By Kristin Nealey Meier

Reporting Employer-Provided Health Coverage in Form W-2

Starting in tax-year 2011, the Patient Protection and Affordable Care Act (“ACA”, P.L. 111-148, as amended) required employers to report the value of the health insurance coverage they provide employees on each employee’s annual Form W-2. However, to provide employers the time they needed to make changes to their payroll systems or procedures, the IRS deferred the reporting requirement until January 2013 for large employers (those with more than 250 W-2 form employees), making the reporting optional in 2011 and 2012. IRS Notice 2011-28 provided further relief for smaller employers filing fewer than 250 W-2 forms by making the reporting requirement optional for them at least for 2012 and continuing this optional treatment for smaller employers until further guidance is issued.

The W-2 will indicate the total dollar value of health insurance coverage sponsored by the employer, that is, it will show contributions made by both the employer and the employee. The value is determined using the same methodology used to calculate COBRA premiums. However, if the plan provides for the same COBRA continuation coverage premium for both the individual and the family, the plan would be required to separate individual and family premiums for reporting purposes. This provision does not change the tax treatment of an employer’s contribution toward workers’ premiums; it continues to be available on a pre-tax basis.

Although this information must be included on the W-2, it is not counted as taxable income. It is included for informational purposes only. The amount will not include any amounts contributed to an Archer Medical Savings Account (“MSA”) or Health Savings Account (“HSA”), as these amounts are already required to be listed on the W-2. In addition, the reported amount will not include any salary-reduction contributions to a flexible spending arrangement (“FSA”) made through cafeteria plans.

Reporting Requirements to Show an Individual Has Fulfilled the Individual Mandate Information on Minimum Essential Coverage

Every person (including employers, insurers, and government programs) who provides minimum essential coverage to any individual must provide a return to the IRS. The same person providing coverage must also give this information to every insured person along with contact information.

The return must include:

  • the name, address, and tax identification number of the primary person insured and others covered under the policy;
  • the period for which each individual was provided with coverage;
  • whether or not the coverage is a qualified health plan offered through an exchange and, if so, the amount of any advance payment of any cost-sharing reduction or any premium tax credit;
  • for coverage provided through the group plan of an employer, the portion of the premium, if any, paid by the employer; and
  • other information required by the Secretary of the Treasury.

Information Provided by Large Employers to the Internal Revenue Service
Large employers (defined as those with more than 50 full-time equivalent employees) must provide a return to the Internal Revenue Service (“IRS”). The employer must also provide its full-time employees the specific information included in the return for that individual, along with contact information.

◆ **Records**:
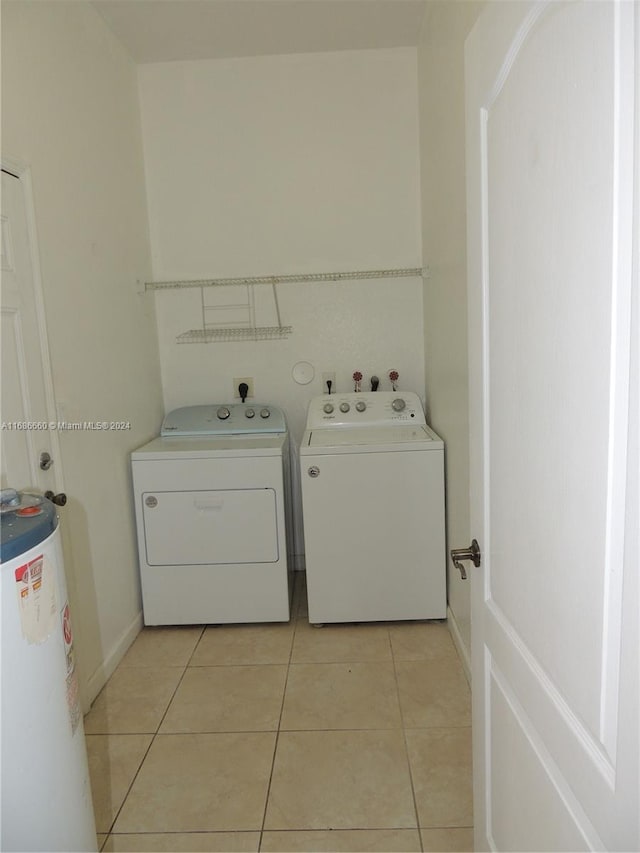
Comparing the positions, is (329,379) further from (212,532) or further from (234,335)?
(212,532)

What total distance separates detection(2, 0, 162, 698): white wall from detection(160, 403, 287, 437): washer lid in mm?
149

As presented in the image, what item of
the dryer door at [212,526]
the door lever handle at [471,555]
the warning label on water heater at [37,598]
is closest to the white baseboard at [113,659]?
the dryer door at [212,526]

◆ **Questions on the material**:
1. From the passage on health coverage reporting, list every item that the return on minimum essential coverage must include.
2. Proceed with the passage on health coverage reporting, picking up after its final sentence.
The listing plays no part in this work.

◆ **Answers below**:
1.
- The name, address, and tax identification number of the primary person insured and others covered under the policy
- The period for which each individual was provided with coverage
- Whether or not the coverage is a qualified health plan offered through an exchange and, if so, the amount of any advance payment of any cost-sharing reduction or any premium tax credit
- For coverage provided through the group plan of an employer, the portion of the premium, if any, paid by the employer
- Other information required by the Secretary of the Treasury

2.
As prescribed by the Secretary, the return must include:

  • the name, date, and employer identification number of the employer;
  • a certification as to whether the employer offers its full-time employees (and dependents) the opportunity to enroll in minimum essential coverage under an eligible employer-sponsored plan;
  • the length of any waiting period, months coverage was available, and monthly premiums for the lowest cost option;
  • the employer’s share of total allowed cost of benefits (i.e., the percentage of covered benefits paid for by the plan);
  • the number of full-time employees, and the name, address and tax identification number of each full-time employee; and
  • additionally, an offering employer must provide information about the plan for which the employer pays the largest portion of the costs (and the amount for each enrollment category).

The Secretary of the Treasury will work to coordinate this requirement with other similar requirements, and an employer may enter into an agreement with a health insurance issuer to provide necessary returns and statements.


Certification of Exemption from Individual Mandate Provided by the Exchange

An exchange must grant a certification attesting that an individual is exempt from the individual mandate or from the penalty because (1) there is no affordable qualified health plan available through the exchange or the individual’s employer, or (2) the individual meets the requirements for any other such exemption from the mandate or penalty. The exchange must provide the Secretary of the Treasury with the names and the taxpayer identification number for each of these individuals.

Reporting Requirements of Medical Loss Ratio for Insurers

In broad terms, a medical loss ratio (“MLR”) measures the share of enrollee premiums that health insurance companies spend on medical claims, as opposed to other non-claims expenses such as administration or profits. Historically, a number of states, as the primary regulators of health insurance, have had their own MLR requirements, which they use to evaluate companies and compare health plans. Private entities, such as stock and bond analysts and lenders, also use MLRs when assessing the financial performance of health insurers.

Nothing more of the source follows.